Stevens chose a similar composition for The Murderers of Rosa Luxemburg (1986), which recalls Luxemburg’s 1919 killing, along with fellow revolutionary Karl Liebknecht, by far-right German soldiers. Other paintings in the series show the canal where Luxemburg’s body was tossed and streets filled with mourners. Stevens’s celebration of the revolutionary follows artistic homages by Käthe Kollwitz, Max Beckmann, George Grosz, and Margarethe von Trotta, among others, and the dark swaths with pewter patinas in several of the works create reflective surfaces that prompt the viewer to consider the here and now, even when confronted with historic imagery.

In these paintings, Luxemburg is occasionally accompanied by Stevens’s mother, Alice, an isolated Massachusetts housewife who did not finish elementary school. The juxtaposition speaks to the effects of class on women’s rights, and demonstrates as well that feminist progress is far from linear. Forming the Fifth International (1985), for example, shows Alice sitting on a chair rendered in color; Luxemburg appears on a bench in black-and-white. Though sharing the canvas and the same green background, they are painted from separate photographs, depicted as if convening across time and space. The painting’s title alludes to the fifth in a series of Socialist gatherings; it has yet to take place, but adherents of the movement called for it for nearly a century.
Critic John Garvey wrote that “many of Stevens’ paintings … are intended to provoke but, even when they do, they are almost always beautiful.
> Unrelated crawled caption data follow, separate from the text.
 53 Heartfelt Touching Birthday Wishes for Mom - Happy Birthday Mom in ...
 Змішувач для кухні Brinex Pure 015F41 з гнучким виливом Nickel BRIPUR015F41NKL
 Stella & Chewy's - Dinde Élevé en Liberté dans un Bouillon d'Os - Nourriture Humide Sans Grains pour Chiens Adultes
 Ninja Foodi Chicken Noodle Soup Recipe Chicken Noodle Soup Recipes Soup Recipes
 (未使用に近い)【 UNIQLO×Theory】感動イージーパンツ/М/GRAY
Most artists who focus on shock and outrage produce little of beauty….” That was certainly the case with Conceptualists like Hans Haacke and Adrian Piper, who relied on less aestheticized means to tackle racism, sexism, and class disparities. Stevens’s paintings aren’t beautiful in a sublime sense, but they are certainly moving, and one wonders if Conceptualist work influenced her Xerox-like interpretation. She made figurative paintings at a time when it was highly unfashionable, and her work was frequently written off. When Cotter saw the Luxemburg paintings in 1994, he complained that the works were “too specifically political” (though he praised them highly in 2017).
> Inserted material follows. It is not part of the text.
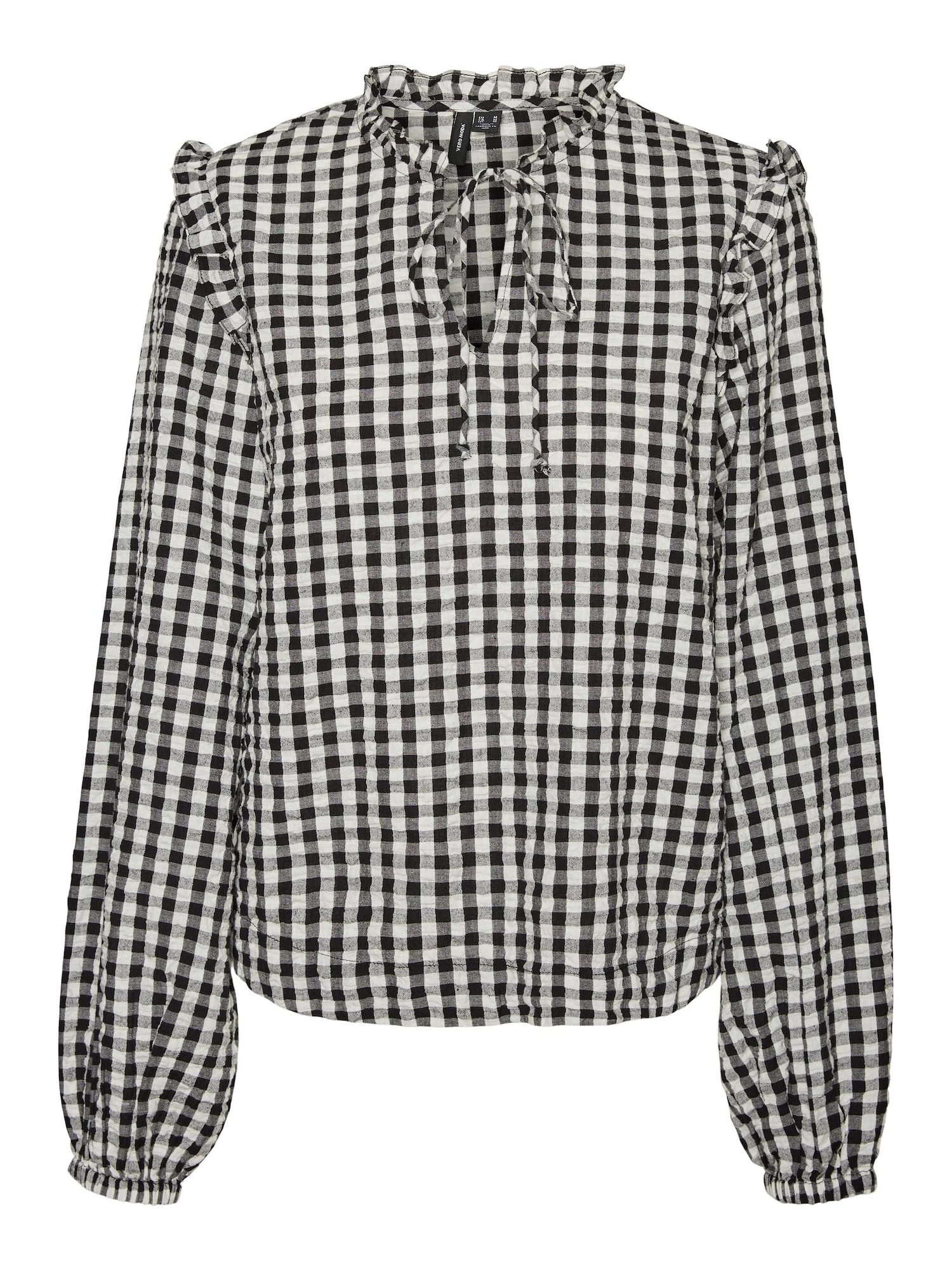 VERO MODA Bluza 'Karen'  črna / bela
In 1994 Stevens and Baranik relocated to Taos, New Mexico, following Lippard, Harmony Hammond, and Sabra Moore—“fellow Heretics,” as Lippard called the group. Stevens was in her 70s at the time, and began painting huge, unstretched watery landscapes. Though somewhat more peaceful than her earlier political works, they’re still reminiscent of her haunting painting of Berlin’s Landwehr Canal, where Luxemburg’s body was thrown. The landscapes in her 1990–91 “Women, Words, Water” series embody the words of women writers like Virginia Woolf and Julia Kristeva. Integrated into the landscape, the quotations, inscribed with metallic paints, are largely illegible.

79 by 118 inches. © May Stevens. Private Collection, promised gift to the Minneapolis Institute of Art. Image courtesy Estate of May Stevens and Ryan Lee Gallery, New York.
In the 1990s Stevens painted herself, right around the time she began to experience dementia. In a 1995 lecture at the University of Southern California, she spoke of the self-portrait of her swimming, saying, “I want to celebrate the Old body, I want to show the beauty of––and the fear and dread it generates––the female body as it ages and changes, sags, thins and thickens. This to me is a sacred body.” It is fitting that Stevens finally featured in a series of work dedicated to feminist heroes, since, for many, she was one herself. Here, Stevens is not a martyr, the way Luxemburg was, or an activist, the way her Guerrilla Girls colleagues were. Instead, she spotlighted herself in a vulnerable state not often exposed in a patriarchal society.